| WHAT IS ASKED |
Copy out every line of the material below that contains the word "between".
-- Begin GIVEN RECORDS --
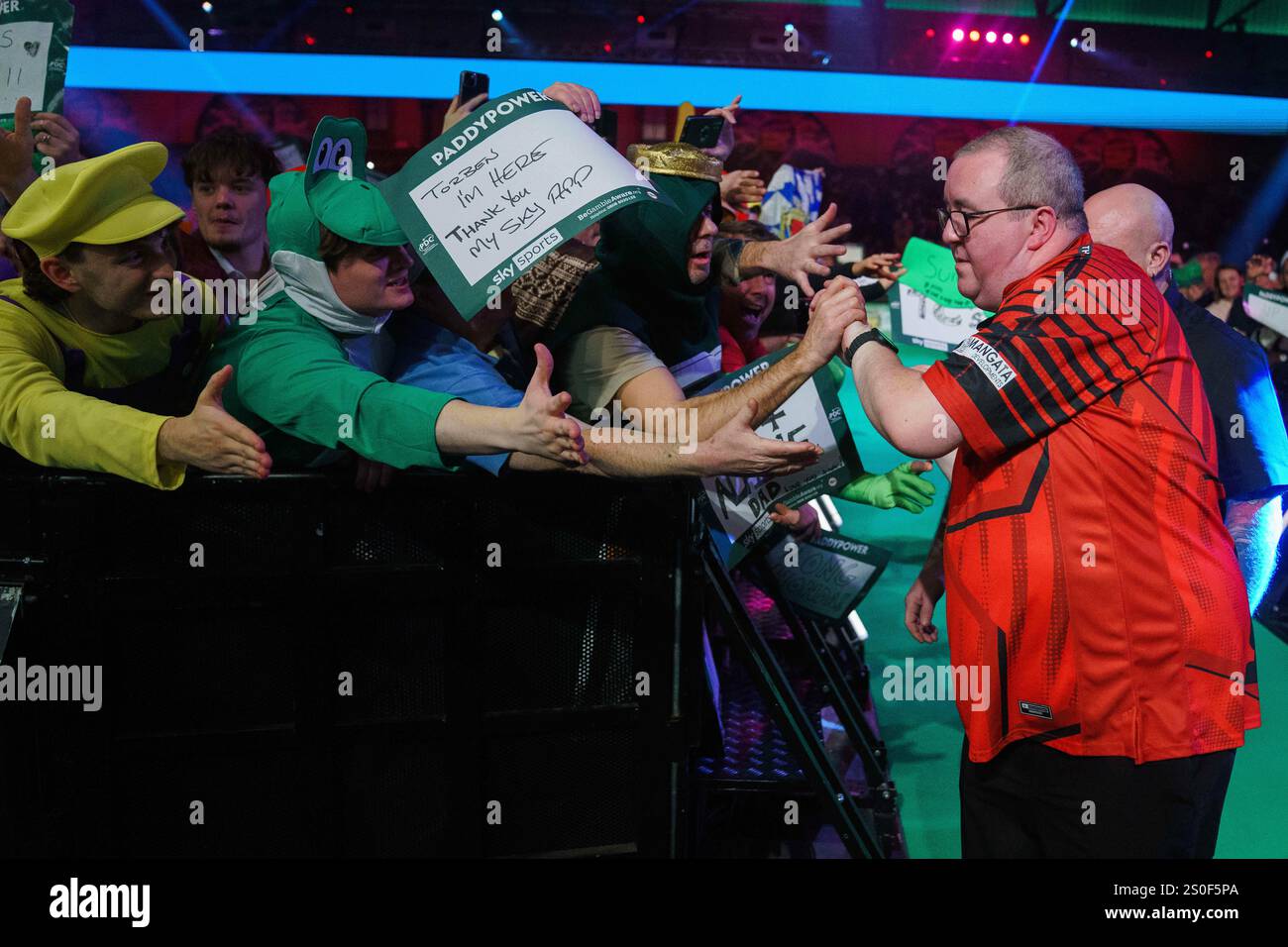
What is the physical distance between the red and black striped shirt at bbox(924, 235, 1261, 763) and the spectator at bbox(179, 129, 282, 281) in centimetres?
-- End GIVEN RECORDS --
-- Begin GIVEN RECORDS --
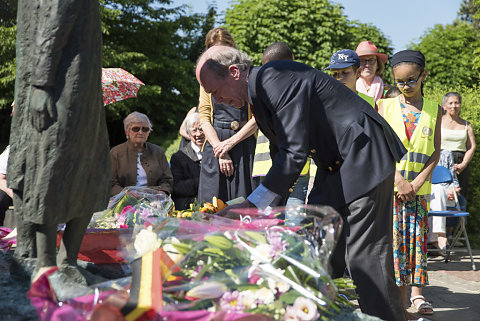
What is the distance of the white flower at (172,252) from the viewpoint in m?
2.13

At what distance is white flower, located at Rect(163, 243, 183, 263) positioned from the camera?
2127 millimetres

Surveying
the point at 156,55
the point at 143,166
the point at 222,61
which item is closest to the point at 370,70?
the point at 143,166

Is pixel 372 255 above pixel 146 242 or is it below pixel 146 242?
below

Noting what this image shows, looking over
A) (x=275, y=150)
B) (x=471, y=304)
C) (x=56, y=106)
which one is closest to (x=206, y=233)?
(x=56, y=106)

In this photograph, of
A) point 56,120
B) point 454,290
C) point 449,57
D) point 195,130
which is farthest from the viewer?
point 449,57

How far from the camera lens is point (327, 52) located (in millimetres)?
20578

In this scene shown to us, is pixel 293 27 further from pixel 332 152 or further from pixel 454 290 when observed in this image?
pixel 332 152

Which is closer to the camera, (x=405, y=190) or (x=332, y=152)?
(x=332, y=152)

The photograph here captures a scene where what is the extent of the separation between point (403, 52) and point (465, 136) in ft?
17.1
-- End GIVEN RECORDS --
| CORRECT RESULT |
What is the physical distance between the red and black striped shirt at bbox(924, 235, 1261, 763) and the spectator at bbox(179, 129, 282, 281) in centimetres?
The photograph here captures a scene where what is the extent of the separation between point (403, 52) and point (465, 136) in ft?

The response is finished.